Yesterday when taking my measurements, I was just doing approximations by eyeing a sphere and metaball side by side. Today, I overlayed the two by setting each to the same position, and then adjusted the metaball generator’s target value parameter so that a sphere of scale 1 and and metaball of radius 1 perfectly overlapped each other. It turned out my target value needed a little refining. Once I set it to 2.54, a sphere of size 2 and a metaball of radius 2 perfectly overlapped, and same with 3 and 3, 4 and 4, etc. Here’s what overlapping looks like:
As you can see, the meshes render on top and below one another at different spots. Now that scale was accurate, I redid the tests from the night before, and found a linear relationship with the data!
| # Metaballs Merged | Init. Radius = 1 | Init. Radius = 2 | Init. Radius = 3 |
|---|---|---|---|
| 0 | 1 | 2 | 3 |
| 1 | 1.295 | 2.59 | 3.885 |
| 2 | 1.425 | 2.85 | 4.275 |
| 3 | 1.51 | 3.01 | 4.515 |
| 4 | 1.56 | 3.12 | 4.68 |
| 5 | 1.60 | 3.20 | 4.80 |
ChatGPT and Claude gave me two different formulas for plotting the data. ChatGPT used an exponential decay model
while Claude used a quadratic polynomial equation
Intuitively, ChatGPT’s logic makes more sense since the radii increases decrease as the number of metaballs merging together approaches infinity. The quadratic approach seems to work just fine, however, with the data I provided.

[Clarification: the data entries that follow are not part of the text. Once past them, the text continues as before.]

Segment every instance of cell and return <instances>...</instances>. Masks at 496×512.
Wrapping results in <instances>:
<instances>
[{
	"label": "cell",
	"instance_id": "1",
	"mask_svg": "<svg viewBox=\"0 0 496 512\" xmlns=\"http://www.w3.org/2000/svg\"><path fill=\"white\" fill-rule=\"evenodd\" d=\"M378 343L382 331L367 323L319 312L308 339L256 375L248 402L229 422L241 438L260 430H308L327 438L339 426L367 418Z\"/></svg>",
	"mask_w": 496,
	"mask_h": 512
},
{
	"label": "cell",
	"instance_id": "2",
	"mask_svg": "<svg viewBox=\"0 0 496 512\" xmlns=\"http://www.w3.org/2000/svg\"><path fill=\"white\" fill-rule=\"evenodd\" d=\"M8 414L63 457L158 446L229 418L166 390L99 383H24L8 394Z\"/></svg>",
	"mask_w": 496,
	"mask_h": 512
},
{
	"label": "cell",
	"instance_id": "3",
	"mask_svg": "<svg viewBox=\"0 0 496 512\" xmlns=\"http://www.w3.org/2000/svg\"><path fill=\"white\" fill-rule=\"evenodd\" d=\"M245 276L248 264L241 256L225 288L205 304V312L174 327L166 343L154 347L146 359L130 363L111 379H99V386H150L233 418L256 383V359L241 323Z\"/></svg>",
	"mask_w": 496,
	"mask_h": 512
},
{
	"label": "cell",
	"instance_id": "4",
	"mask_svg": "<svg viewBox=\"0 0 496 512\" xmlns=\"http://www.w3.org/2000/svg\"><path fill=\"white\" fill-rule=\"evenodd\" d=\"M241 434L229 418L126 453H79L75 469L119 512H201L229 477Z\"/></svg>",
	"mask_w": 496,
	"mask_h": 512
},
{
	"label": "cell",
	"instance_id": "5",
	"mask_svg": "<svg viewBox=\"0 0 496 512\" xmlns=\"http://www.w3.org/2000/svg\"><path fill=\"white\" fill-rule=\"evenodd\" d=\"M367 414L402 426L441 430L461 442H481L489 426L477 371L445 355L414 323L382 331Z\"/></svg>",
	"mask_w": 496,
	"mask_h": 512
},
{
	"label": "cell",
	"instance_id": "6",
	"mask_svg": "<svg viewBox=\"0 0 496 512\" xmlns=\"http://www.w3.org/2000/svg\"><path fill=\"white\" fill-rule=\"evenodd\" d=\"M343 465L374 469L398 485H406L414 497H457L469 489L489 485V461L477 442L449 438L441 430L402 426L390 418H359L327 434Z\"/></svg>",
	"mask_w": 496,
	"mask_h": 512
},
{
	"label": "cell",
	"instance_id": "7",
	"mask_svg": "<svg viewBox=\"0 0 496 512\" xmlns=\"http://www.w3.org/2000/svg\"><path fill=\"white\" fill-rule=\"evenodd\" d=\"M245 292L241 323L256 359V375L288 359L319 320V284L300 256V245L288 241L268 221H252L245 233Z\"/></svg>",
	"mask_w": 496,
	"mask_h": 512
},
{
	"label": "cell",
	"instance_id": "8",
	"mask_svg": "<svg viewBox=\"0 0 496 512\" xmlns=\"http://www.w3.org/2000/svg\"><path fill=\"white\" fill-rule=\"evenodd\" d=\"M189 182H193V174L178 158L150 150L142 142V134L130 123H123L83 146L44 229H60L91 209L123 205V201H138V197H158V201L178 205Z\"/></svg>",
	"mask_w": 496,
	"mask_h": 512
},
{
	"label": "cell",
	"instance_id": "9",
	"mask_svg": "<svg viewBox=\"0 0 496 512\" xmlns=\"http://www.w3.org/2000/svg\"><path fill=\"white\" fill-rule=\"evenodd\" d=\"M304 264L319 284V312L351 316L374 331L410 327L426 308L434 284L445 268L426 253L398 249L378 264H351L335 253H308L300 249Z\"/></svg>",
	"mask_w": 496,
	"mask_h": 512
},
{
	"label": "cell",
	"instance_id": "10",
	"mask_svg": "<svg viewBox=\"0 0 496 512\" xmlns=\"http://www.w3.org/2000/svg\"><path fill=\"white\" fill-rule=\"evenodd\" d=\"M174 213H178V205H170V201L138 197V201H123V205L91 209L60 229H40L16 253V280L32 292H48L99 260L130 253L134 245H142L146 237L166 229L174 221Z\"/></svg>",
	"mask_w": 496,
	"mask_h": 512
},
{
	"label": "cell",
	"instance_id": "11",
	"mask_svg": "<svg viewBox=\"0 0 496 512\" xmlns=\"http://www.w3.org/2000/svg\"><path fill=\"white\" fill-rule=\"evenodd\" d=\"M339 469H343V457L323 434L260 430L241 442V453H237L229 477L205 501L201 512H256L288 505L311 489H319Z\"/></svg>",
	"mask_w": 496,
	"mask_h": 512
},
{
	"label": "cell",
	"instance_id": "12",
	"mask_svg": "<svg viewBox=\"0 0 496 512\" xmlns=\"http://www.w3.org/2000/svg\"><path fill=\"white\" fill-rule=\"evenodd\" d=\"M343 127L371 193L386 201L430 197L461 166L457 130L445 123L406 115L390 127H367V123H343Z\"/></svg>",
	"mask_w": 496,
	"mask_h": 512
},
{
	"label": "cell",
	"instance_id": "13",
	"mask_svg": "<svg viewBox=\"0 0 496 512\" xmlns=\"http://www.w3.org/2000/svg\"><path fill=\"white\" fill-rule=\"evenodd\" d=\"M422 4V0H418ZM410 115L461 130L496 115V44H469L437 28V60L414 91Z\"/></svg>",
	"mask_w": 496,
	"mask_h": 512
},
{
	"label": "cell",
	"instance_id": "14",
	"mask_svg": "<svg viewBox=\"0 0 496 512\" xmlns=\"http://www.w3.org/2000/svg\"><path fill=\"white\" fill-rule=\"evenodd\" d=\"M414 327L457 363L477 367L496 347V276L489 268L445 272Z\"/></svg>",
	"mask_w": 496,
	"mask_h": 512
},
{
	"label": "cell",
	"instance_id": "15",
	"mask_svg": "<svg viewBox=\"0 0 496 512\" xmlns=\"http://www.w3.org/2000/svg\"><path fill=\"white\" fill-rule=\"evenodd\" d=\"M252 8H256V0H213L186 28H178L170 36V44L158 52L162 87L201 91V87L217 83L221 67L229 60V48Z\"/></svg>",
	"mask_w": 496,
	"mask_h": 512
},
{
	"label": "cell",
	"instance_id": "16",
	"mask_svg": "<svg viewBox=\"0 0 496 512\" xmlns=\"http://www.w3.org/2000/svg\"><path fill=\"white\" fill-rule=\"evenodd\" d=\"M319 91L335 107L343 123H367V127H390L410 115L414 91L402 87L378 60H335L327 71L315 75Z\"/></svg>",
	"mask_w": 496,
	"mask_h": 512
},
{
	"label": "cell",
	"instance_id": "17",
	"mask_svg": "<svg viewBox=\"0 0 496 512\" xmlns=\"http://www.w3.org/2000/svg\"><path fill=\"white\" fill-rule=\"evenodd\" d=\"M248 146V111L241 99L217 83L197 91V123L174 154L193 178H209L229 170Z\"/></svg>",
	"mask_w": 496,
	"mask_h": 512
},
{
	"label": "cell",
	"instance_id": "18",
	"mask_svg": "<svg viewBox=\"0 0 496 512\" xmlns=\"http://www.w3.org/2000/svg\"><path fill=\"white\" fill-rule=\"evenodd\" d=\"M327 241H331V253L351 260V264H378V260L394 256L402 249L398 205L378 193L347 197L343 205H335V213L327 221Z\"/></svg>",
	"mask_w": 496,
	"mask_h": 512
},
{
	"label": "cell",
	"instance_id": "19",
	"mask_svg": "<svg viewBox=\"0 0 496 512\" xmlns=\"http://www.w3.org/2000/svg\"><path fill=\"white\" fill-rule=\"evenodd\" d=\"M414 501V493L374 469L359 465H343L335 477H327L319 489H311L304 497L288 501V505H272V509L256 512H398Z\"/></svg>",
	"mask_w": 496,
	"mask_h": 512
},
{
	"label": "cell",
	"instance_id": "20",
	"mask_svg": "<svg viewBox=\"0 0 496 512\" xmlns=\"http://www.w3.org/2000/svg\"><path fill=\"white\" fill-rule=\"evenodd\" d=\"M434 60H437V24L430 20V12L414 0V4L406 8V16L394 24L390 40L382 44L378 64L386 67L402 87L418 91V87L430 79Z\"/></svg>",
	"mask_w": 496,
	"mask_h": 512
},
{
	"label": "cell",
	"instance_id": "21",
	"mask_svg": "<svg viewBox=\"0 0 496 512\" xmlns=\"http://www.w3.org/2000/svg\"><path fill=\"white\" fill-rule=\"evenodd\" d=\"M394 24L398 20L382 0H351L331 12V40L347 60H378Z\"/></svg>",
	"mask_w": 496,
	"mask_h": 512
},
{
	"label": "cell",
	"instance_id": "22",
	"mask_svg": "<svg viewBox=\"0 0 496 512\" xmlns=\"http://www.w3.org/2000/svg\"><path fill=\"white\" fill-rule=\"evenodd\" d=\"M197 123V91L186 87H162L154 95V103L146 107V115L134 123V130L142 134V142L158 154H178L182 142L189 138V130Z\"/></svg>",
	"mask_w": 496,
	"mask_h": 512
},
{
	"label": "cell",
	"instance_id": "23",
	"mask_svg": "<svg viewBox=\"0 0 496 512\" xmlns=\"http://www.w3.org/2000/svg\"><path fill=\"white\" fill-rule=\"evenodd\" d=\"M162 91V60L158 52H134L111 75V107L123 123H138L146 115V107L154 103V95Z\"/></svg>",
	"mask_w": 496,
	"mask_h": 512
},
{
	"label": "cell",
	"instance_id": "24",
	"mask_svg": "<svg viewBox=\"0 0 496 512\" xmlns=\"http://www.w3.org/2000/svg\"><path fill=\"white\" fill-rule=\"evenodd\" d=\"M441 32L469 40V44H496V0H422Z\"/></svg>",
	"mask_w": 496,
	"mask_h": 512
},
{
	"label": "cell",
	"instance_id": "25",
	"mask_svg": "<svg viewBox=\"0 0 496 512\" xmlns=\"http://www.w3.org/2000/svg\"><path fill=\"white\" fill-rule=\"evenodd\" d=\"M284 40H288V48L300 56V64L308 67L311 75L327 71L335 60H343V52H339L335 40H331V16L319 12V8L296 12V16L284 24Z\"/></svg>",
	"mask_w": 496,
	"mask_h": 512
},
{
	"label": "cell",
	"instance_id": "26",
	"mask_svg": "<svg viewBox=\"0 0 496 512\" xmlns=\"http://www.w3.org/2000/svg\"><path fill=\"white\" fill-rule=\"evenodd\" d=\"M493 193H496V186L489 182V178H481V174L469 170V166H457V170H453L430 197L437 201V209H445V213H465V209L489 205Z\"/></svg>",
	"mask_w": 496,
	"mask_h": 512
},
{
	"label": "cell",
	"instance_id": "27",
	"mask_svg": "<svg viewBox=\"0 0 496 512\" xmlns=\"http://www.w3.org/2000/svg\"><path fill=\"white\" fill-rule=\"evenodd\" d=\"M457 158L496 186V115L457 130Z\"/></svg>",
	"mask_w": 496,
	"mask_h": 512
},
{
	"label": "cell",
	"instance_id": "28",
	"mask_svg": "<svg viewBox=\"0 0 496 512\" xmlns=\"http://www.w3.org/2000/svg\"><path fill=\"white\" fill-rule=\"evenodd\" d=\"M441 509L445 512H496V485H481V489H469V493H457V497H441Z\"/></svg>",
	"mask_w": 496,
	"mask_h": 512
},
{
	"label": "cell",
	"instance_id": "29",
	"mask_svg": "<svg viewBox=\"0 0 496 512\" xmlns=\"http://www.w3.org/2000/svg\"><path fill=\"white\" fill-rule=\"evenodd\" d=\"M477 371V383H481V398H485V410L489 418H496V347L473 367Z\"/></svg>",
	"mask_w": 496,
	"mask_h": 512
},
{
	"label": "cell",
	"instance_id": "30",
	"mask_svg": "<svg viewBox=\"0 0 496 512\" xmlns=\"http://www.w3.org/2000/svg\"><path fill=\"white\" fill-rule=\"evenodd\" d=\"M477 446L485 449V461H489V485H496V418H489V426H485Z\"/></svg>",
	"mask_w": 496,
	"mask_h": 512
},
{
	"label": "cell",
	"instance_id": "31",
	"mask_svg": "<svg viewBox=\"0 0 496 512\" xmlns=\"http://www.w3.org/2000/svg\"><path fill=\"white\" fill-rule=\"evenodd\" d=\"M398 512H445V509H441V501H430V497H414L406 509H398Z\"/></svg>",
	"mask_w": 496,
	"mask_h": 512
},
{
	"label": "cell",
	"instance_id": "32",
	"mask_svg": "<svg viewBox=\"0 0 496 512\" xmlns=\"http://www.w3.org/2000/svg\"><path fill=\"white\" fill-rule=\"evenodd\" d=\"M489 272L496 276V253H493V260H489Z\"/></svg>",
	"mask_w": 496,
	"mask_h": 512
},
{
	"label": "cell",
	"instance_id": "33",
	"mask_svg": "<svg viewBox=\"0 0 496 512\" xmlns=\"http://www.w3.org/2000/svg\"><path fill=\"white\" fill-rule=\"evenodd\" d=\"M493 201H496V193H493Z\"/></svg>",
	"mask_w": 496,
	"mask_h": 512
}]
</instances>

Either way, the real issue is that while I can estimate the combined radius size for metaballs of the same radius, I have no idea how to do so for metaballs of different radii!
One idea I have is to just pretend all metaball radii in a merge are the size of the largest radius involved. Scaling might be a bit exaggerated, but I wanted to add additional scaling anyways. The good news is that when the Spherical Collision node’s radius is larger than the metaball’s radius, the particles conform the sphere’s larger radius shape without any distortion from the inner metaball.
Another thing I noticed is that when the collision sphere’s radius is set to slightly less than the metaball’s, it helps to remove attraction vortexes without introducing some of the weird pooling issues I wrote about in yesterday’s experiments.
If I make the collision sphere’s radius too low, the attraction vortexes return. And ergo the previous issue arises where I need to know the size of the metaball to determine what size to make the sphere. Ugh. I need to collect more data, this time between radii of different sizes.
At first, I tried manually collecting data. After tediously collecting 66 samples, I remembered that doing a task over and over again is something a computer should do instead of me.
I had ChatGPT write me an algorithm for getting the outer bounds of the metaball mesh. Then, I linked the size of a sphere at the same position with the bounds size. Unfortunately, due to the low resolution of the voxel grid and the way the algorithm worked, the reported bounds did not change at the same rate that I changed the scale. Instead, the bounds would step with the voxels in a jittery fashion.
My solution was to only document the individual metaball sizes when the combined bounds scale changed from its previous value.
Manually scaling the metaballs and logging their scale in a spreadsheet still consumed more time than I cared to spend, however, so I wrote code to automatically scale the metaballs randomly and write the data to a CSV file. Now we’re cookin’!
With all this data collected, I now hope to extract an equation from it that lets me input a set of radii sizes and return a combined mesh size. I’ve been taking a machine learning course—it’s time to put these new skills to work (next time I log on -_-)!
One thing that’s been annoying the hell out of me is the fact that I’ve lost my connection between Unity and Visual Studio. I think it’s been going on since I switched over to Cursor, but I can’t get it working in either application now. I need to fix this ASAP before doing anything else.